To this, ECPAT’s Jason Matthews responds, “Sex work is not legal. It is not our function to consult sex workers.” Though Matthews acknowledges that there are some sex workers who engage in sex work by choice, he thinks that the majority are coerced. “Is there a community of people that engages in prostitution voluntarily? Yes, but you are giving voice to a tiny minority.” Yet in the same 2017 study conducted by COYOTE, 90 percent of the sex workers surveyed said they do not consider themselves victims of trafficking.
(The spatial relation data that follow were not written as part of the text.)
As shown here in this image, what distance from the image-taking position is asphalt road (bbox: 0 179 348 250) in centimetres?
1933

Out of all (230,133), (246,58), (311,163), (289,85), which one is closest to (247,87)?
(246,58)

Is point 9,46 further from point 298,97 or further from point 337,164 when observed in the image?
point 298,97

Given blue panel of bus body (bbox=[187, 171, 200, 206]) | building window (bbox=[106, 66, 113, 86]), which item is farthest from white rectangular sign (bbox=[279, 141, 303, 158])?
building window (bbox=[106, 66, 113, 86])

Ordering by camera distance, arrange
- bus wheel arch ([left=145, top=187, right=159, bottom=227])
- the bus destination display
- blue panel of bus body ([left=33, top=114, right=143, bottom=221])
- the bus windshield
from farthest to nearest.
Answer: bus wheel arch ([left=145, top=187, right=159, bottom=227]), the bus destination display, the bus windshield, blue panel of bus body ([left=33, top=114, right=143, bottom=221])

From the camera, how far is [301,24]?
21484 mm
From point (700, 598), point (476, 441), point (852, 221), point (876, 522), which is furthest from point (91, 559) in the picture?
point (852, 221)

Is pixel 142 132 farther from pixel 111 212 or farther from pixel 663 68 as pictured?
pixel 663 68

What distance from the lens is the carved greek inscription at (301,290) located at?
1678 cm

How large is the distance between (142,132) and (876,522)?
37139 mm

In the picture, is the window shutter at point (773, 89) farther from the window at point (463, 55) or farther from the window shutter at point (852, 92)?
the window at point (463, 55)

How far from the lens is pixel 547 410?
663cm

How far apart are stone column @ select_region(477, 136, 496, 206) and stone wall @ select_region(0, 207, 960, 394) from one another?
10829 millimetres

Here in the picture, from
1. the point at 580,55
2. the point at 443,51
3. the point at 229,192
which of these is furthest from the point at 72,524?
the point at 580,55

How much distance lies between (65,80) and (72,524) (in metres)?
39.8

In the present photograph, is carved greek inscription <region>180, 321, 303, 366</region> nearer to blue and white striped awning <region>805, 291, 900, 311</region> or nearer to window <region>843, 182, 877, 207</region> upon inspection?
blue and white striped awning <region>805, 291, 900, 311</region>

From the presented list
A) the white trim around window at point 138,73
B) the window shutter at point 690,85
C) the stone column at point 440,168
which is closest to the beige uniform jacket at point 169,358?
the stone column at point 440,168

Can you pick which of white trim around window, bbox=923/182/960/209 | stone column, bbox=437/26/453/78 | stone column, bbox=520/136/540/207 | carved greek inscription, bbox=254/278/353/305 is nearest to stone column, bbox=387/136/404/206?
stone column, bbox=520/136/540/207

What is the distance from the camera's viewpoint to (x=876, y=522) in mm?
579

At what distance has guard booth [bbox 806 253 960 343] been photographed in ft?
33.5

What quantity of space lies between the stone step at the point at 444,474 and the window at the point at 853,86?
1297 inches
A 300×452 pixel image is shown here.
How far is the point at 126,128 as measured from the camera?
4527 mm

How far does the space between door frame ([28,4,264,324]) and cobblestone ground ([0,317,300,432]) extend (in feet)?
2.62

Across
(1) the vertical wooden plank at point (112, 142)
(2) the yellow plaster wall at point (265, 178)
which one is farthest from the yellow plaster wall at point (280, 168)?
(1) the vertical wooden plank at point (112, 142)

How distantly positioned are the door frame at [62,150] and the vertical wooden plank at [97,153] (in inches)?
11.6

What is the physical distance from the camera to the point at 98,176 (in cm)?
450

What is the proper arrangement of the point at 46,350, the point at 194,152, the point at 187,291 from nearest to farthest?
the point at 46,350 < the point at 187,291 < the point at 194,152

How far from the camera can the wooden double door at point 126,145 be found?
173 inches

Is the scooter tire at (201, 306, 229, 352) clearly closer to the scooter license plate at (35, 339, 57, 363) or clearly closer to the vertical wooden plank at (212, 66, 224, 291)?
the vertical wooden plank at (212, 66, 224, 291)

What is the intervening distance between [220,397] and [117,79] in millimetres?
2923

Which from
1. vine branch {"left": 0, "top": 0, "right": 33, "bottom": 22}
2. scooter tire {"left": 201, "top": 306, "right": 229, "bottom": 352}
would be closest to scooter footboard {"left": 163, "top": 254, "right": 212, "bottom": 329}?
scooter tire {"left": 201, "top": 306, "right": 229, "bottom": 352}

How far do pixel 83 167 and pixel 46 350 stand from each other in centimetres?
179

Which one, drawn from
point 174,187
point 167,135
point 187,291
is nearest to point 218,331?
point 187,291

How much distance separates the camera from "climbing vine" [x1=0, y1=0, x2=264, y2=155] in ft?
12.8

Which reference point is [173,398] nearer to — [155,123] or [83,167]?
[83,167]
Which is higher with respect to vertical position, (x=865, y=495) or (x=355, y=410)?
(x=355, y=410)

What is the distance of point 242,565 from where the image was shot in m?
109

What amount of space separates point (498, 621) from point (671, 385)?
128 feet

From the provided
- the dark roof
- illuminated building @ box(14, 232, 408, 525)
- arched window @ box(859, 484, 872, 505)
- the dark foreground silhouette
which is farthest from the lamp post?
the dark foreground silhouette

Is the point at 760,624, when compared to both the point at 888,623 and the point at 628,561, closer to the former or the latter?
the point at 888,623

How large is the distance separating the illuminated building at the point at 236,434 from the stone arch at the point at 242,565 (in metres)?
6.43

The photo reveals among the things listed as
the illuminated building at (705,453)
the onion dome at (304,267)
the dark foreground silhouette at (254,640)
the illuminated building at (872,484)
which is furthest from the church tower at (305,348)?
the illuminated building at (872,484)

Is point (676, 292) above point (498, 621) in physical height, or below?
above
Kristen DiAngelo of SWOP in Sacramento said that, even if she had three pimps during her early years as a sex worker, she still does not believe that shutting down websites does anything to help people who are unwillingly trafficked. “Trafficking victims will not just disappear into thin air,” she says. “What [happens] is that traffickers will put someone on a street corner, where it is more dangerous.”
DiAngelo recalls the story of a young sex worker who approached her organization’s office. “When the website [where clients found her] was shut down, she was still trafficked by her pimp,” DiAngelo says. “But this time, she was left in the street.” And because the young woman had never worked the streets, she was robbed at gunpoint and beaten up by her pimp. “The idea that taking down websites will get rid of trafficking is a simplistic thing.” Some advocates say the best way to protect sex workers is to focus on decriminalizing sex work altogether rather than prohibiting advertising. But while that debate goes on, others assert it is most important to keep sex workers safe. For this reason, Spellman says she would never argue against anything that would prevent human trafficking. In three years, when Spellman is 55, she would like to retire to a quiet place in Southern California, surrounded by clusters of trees and a noisy family of pets—pigs, goats, and chickens. She also hopes to publish a book about her life as a trans sex worker and to help make the sex industry safer for those like her.